According to the consultancy’s calculations, Swiss longevity is increasing by 1.74 months per year – not 1.1 months, as most mortality tables currently estimate.

This means a woman aged 65 in 2030, for example, might live for another 32.2 years instead of 25.3 years.

Peter Zanella, head of retirement solutions at Towers Watson Zurich, said: “For the delta of almost seven years in this example, Pensionskassen do not have enough accrued assets.”

He added that this would lead to further re-distributions of assets from active to retired members, as pension payouts that are already running cannot be adjusted in Switzerland.

Zanella said the “mistake” had not revealed itself to date because good returns had helped fill pension funds’ buffers.

But now, in a low interest and low-yield environment, he said there was “urgent need for action” – both from pension funds and politicians.

A recent pension fund survey by Aon Hewitt found that most Swiss pension funds are still using so-called ‘period mortality tables’, where an unchanging increase in longevity is assumed.
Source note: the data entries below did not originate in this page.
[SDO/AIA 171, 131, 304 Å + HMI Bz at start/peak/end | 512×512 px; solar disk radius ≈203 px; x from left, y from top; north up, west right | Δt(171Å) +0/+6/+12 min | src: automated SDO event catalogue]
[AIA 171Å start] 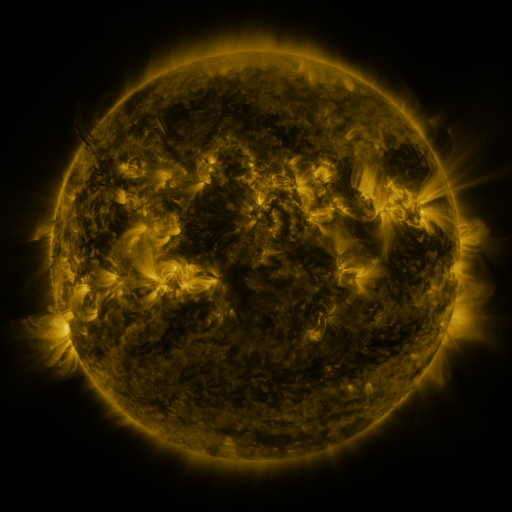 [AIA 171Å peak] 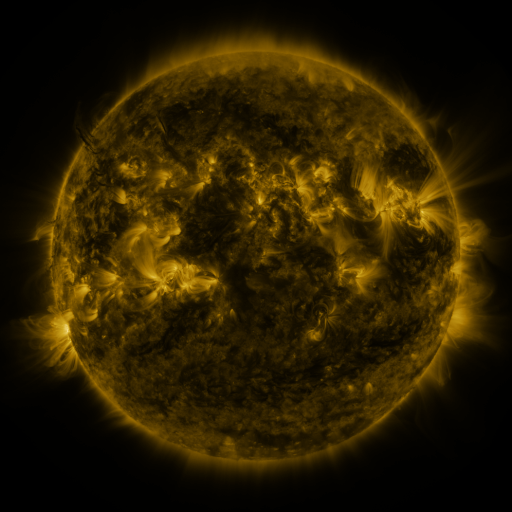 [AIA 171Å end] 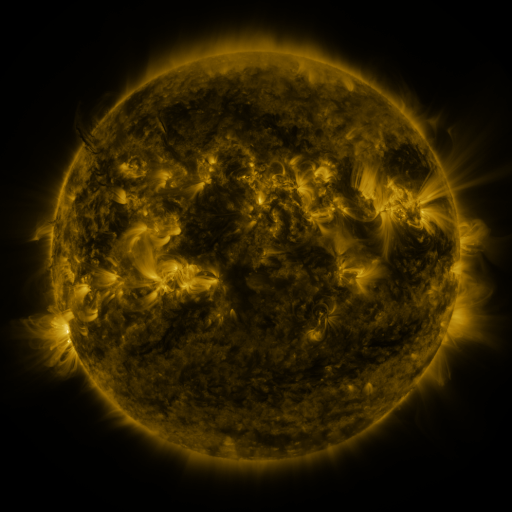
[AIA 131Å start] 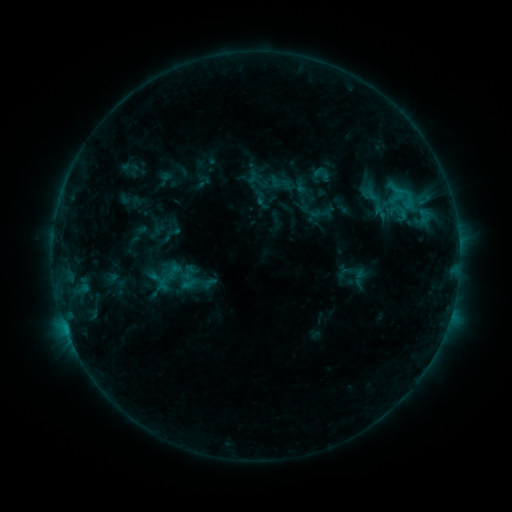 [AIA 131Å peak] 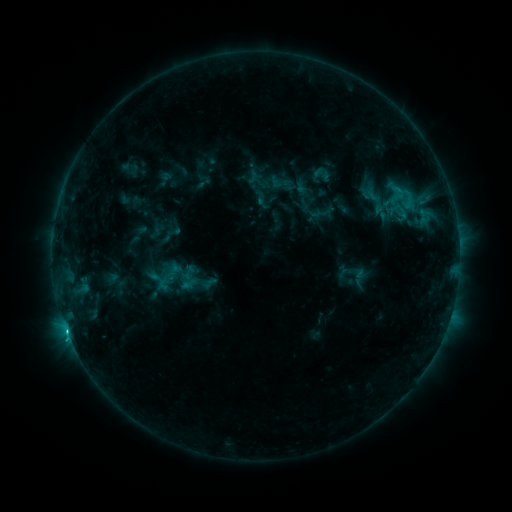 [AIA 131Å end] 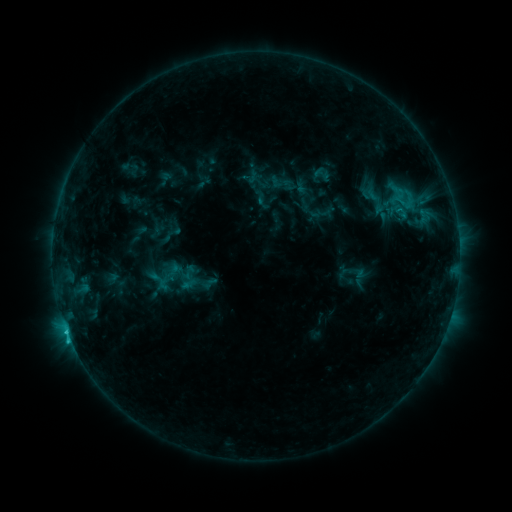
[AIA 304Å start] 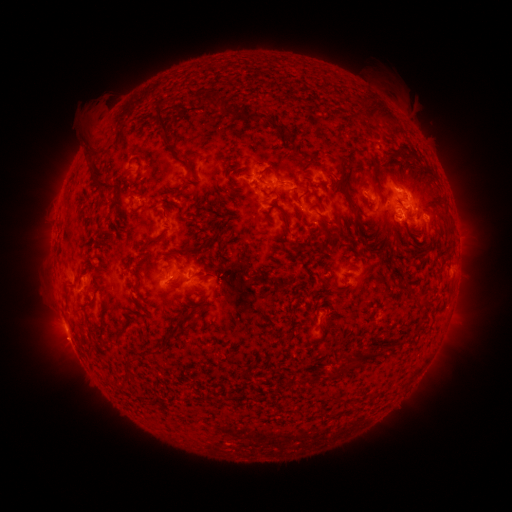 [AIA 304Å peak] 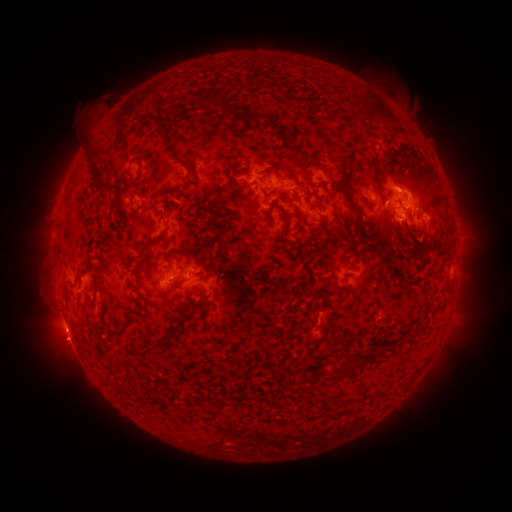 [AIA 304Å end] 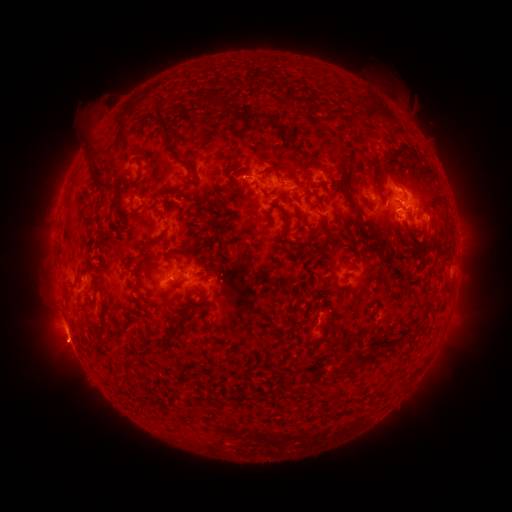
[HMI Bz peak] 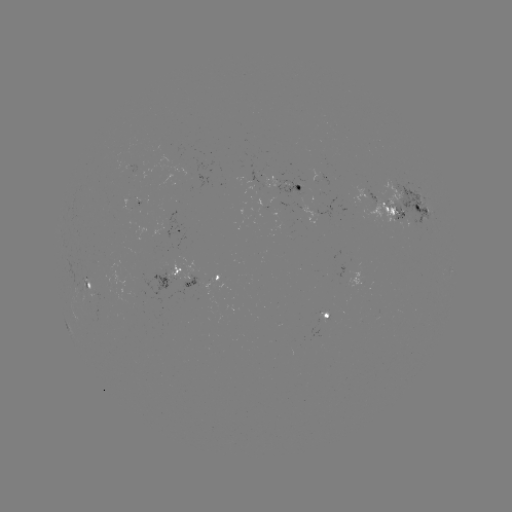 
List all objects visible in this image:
C1.8 flare: (68, 331)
At the presentation of the study in Zurich, Marianne Frei, actuarial expert at the consultancy, said only a handful of schemes were using generation mortality tables, allowing for changes in longevity assumptions.

Ljudmila Bertschi, pension fund expert at Towers Watson, urged pension funds to adjust their longevity assumptions to better reflect the make-up of their membership.

She pointed out that highly qualified males, for example, which have higher pension benefits on average, also had a 20% lower mortality rate than the average Swiss male.

Towers Watson argued that reducing the conversion rate and introducing flexible pension payouts would initially burden active members.

It has therefore called on the government and pension funds to allow a more flexible approach to asset allocation, enabling a ‘dynamic risk budgeting’ that includes longevity risk.

In addition, contributions to pension systems will have to increase to cover the gap, it said.